Gemäss einer solchen Auffassung ist die frühe bildhafte Erkenntnis also unterschiedslos der frühen bildhaften Ästhetik gleichzusetzen. Die frühe Erkenntnis des Bildhaften ist zunächst dasselbe wie seine wertende Wahrnehmung und Empfindung. Erst im Laufe der graphischen Entwicklung eröffnet sich – als eine Errungenschaft – die Möglichkeit, das Bildhafte in verschiedene wahrgenommene, empfundene und bewertete Qualitäten zu gliedern.
Wann immer vom Formalen als eigenständiger Erscheinung, vom so genannt «Abstrakten», die Rede ist, entsteht die Schwierigkeit, seine «Bedeutung» abzuhandeln. Dies gilt ganz besonders für das Formale früher Bilder.
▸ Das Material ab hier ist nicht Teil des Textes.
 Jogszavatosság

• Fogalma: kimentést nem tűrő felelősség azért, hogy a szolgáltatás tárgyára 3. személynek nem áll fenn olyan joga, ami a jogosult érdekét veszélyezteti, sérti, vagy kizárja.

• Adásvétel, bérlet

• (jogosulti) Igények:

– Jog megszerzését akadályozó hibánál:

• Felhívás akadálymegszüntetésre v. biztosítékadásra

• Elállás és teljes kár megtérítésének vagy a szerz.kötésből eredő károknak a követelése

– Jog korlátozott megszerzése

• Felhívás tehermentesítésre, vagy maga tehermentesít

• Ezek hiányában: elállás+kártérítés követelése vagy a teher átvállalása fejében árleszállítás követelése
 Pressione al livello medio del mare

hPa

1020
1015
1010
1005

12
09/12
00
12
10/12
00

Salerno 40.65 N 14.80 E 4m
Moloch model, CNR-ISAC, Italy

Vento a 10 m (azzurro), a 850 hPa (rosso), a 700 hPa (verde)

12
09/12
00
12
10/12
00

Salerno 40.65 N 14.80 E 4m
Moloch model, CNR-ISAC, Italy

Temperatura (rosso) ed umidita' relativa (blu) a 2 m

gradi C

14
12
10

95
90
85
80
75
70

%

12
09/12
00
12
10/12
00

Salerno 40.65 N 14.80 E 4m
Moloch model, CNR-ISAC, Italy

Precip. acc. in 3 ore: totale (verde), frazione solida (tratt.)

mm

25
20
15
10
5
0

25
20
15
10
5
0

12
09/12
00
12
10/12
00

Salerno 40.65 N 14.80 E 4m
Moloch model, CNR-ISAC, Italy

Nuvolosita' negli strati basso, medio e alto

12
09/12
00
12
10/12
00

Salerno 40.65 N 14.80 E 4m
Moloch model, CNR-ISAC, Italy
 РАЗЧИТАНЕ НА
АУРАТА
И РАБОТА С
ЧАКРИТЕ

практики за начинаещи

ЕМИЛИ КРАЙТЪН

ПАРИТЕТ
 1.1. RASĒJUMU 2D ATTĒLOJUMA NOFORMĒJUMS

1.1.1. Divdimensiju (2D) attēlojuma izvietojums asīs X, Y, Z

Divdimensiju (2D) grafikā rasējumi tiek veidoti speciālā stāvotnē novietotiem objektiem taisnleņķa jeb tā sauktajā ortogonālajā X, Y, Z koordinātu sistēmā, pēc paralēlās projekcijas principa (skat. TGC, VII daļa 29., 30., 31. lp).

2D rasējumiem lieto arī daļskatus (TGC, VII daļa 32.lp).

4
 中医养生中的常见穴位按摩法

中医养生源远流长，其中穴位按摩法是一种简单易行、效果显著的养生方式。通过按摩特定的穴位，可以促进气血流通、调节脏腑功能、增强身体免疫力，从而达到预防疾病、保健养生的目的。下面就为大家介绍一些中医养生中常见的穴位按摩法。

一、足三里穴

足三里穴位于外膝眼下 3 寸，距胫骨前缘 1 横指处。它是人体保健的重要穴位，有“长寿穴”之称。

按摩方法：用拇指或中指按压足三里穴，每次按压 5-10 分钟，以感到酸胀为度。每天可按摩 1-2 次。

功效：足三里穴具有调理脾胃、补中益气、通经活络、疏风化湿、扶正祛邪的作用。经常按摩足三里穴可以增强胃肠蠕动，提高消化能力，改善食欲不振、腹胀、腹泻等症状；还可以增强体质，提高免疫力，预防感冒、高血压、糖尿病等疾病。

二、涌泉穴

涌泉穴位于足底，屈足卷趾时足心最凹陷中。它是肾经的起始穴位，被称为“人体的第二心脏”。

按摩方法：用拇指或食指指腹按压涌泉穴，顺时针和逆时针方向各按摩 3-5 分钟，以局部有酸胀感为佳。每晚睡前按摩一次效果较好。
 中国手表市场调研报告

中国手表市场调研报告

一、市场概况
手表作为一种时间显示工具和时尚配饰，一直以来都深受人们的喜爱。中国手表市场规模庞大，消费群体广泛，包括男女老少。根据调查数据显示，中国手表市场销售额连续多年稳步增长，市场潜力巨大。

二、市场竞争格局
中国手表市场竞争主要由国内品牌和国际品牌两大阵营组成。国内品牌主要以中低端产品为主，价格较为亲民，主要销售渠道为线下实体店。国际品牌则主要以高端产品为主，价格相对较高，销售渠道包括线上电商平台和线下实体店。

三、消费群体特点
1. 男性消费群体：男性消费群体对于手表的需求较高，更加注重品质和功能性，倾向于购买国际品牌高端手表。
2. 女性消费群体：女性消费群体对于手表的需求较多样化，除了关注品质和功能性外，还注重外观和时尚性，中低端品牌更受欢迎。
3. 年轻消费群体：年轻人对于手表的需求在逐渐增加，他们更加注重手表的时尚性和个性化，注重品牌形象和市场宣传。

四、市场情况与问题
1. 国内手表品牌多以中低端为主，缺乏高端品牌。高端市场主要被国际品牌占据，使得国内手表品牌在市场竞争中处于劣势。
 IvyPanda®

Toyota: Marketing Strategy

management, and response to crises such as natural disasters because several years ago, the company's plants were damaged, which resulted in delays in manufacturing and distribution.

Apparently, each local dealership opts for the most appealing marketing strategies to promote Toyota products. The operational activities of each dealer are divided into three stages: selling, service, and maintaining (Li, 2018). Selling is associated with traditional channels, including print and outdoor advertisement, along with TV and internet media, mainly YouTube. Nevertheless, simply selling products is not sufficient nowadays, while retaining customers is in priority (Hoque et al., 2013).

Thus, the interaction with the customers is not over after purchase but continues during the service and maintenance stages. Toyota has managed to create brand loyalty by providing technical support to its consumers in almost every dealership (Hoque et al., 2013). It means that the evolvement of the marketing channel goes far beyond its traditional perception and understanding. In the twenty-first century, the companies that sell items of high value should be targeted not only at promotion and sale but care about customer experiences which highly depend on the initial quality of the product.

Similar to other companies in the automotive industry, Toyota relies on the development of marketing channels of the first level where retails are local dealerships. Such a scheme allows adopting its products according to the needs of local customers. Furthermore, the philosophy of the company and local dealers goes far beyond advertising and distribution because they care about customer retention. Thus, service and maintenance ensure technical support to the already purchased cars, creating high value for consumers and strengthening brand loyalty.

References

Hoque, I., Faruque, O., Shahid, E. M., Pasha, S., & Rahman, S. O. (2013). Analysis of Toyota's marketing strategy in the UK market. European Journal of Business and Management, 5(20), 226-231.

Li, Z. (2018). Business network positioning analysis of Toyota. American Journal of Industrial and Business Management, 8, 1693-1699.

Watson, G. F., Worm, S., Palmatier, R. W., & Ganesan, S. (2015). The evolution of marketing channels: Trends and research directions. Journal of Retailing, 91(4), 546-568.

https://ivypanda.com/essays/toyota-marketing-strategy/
Auch wenn im Rahmen der vorliegenden Studie nicht näher auf diese Frage eingegangen wird, so seien dennoch die nachfolgenden Bemerkungen beigefügt, in der Absicht, auf die Gefahr einer Isolation «abstrakter» bildhafter Erscheinungen von Empfindungen, Gefühlen, Vorstellungen, Assoziationen, Phantasien, Überlegungen und so weiter aufmerksam zu machen.
Viele Kinder zeigen grosses Interesse am Formalen, bringen eine entsprechend hohe Ausdauer beim Zeichnen und Malen auf und differenzieren das Formale schon früh in eine kaum überschaubare Vielfalt, bis hin zu einem eigenständigen Bildcharakter im Sinne einer «abstrakten» Komposition, welche das ganze Bild organisiert. Diese Beobachtungen verweisen einerseits auf eine «Bedeutung» des «Abstrakten» als solchem, für sich, andererseits aber auch auf mit ihm verbundene oder bei der Produktion mit auftretende psychische Abläufe. Dass Letztere verbal schwer zu beschreiben sind, sollte aber nicht dazu verleiten, sie zu missachten. Im Gegenteil sollten diese Beobachtungen die Aufmerksamkeit auf das Formale und seine «Bedeutung» geradezu schärfen und dazu herausfordern zu verstehen, wie es dazu kommt, dass das, was wir häufig als «ornamental» und also zweitrangig auffassen, in der graphischen Entwicklung sowohl den Anfang ausmacht wie sich eigenständig entwickelt, ohne dass die Bilder dabei eine «verzierende» Rolle einnehmen müssten. Vielleicht, dass die Schwierigkeit, die «Bedeutung» des «Abstrakten» verbal zu erörtern, auf eine entsprechende eigenständige und uneinholbare Potenz des Bildhaften verweist, seinerseits «zu bedeuten». Wie ja die Tatsache, dass die Musik sich oft weder auf anderes Hörbares noch auf anderes in einfacher Weise verbal Bezeichenbares bezieht, in keiner Weise ihre «Bedeutung» und ihren Rang schmälert. Weshalb sollte das bildhafte «Abstrakte» also nicht eine ähnliche Einschätzung und Wertschätzung erfahren, ja einfordern dürfen.